Forum OpenACS Development: Postgres and index usage

Collapse
Posted by Malte Sussdorff on
I was (til now) under the assumption, that postgres would use unique indexes to prevent full table scans. It seems not to do so.

My example: parties

parties has an index parties_email_un. If you check the execution path with explain though, it will show you that it is not using the unique index. Only after I created a special index "create index parties_email_idx on parties (email)" did it use this index.

If I'm not utterly mistaken, the email get's looked up quite often in OpenACS. So maybe I missed some parameter to make sure postgres is using an index on the email column. Or maybe it is using the parties_email_un index, but explain does not say so.

OTOH, if I did not miss anything, I'd strongly suggest to get some indexes in place with postgres really soon now (e.g. within the 5.0 release), to make sure even the postgres version can scale (to a certain degree).

Collapse
Posted by Don Baccus on
If anything it should be more likely to use a unique index than a non-unique index because that tells it that only one value will be returned (rather than some arbitrarily large subset of the table).

Can you post some actual code and plan EXPLAINations for us to look at?

If we can't figure out why it didn't use the original index in your insert we can post to the postgres mailing list.

It does use it for selects on openacs.org:

openacs.org=# explain select * from parties where email = 'mailto:dhogaza@pacifier.com';;
NOTICE:  QUERY PLAN:

Index Scan using parties_email_un on parties  (cost=0.00..5.98 rows=1 width=56)

EXPLAIN

Collapse
Posted by Malte Sussdorff on
Well, I dropped the index that i created and issued the same explain command again, and suddenly it didn't say "seq scan on parties" anymore.
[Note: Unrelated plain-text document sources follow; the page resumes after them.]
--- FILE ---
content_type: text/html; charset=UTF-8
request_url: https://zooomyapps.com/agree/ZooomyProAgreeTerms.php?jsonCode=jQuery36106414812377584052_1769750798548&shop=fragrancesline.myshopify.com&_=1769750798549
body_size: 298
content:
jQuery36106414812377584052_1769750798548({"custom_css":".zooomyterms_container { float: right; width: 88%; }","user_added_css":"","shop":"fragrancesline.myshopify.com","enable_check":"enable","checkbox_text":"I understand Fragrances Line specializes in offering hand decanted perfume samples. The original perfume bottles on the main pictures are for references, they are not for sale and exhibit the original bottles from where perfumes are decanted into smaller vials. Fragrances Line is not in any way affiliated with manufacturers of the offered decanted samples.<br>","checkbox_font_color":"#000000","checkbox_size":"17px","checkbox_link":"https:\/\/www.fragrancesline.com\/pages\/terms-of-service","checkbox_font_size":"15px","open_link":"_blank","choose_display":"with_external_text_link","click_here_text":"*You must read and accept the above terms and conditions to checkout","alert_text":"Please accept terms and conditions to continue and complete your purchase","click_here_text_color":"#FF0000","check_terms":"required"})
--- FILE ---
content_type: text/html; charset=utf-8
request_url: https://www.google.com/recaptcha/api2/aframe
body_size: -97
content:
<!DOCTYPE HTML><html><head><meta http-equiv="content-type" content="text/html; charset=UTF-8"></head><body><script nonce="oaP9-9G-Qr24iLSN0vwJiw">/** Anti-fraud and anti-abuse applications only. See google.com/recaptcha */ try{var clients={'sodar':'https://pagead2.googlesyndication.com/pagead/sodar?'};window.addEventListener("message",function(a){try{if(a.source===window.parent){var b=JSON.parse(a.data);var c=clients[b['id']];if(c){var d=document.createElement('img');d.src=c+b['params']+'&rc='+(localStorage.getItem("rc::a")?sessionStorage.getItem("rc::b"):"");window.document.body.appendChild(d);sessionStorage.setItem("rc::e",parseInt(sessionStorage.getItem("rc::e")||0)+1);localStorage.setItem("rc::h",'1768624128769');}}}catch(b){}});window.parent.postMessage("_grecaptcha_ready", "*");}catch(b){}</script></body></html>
Really strange. Well, apparently the fault was on my side, so sorry for posting this. Though I still don't get it....
Collapse
Posted by Claudio Pasolini on
I have two (almost) identical servers running the same query: the first uses the index while the second scans sequentially one of the (big) joined tables.

I dropped and recreated the second db from a pg_dump of the first getting the same results.

Fortunately the first is the production server and so, after some unsuccesfull investigation, I decided to forget the problem.

Collapse
Posted by Don Baccus on
Malte ... I'm sure it has to do with when you ran ANALYZE ... when the contents of parties gets large enough it will switch to using the index.
Collapse
Posted by Tom Ayles on
I believe that sometimes Postgres will not bother with an index scan on a table with only a few rows in it, as in that case a sequential scan is faster. Could it be that differing amounts of data in the table is causing the optimizer to use different plans?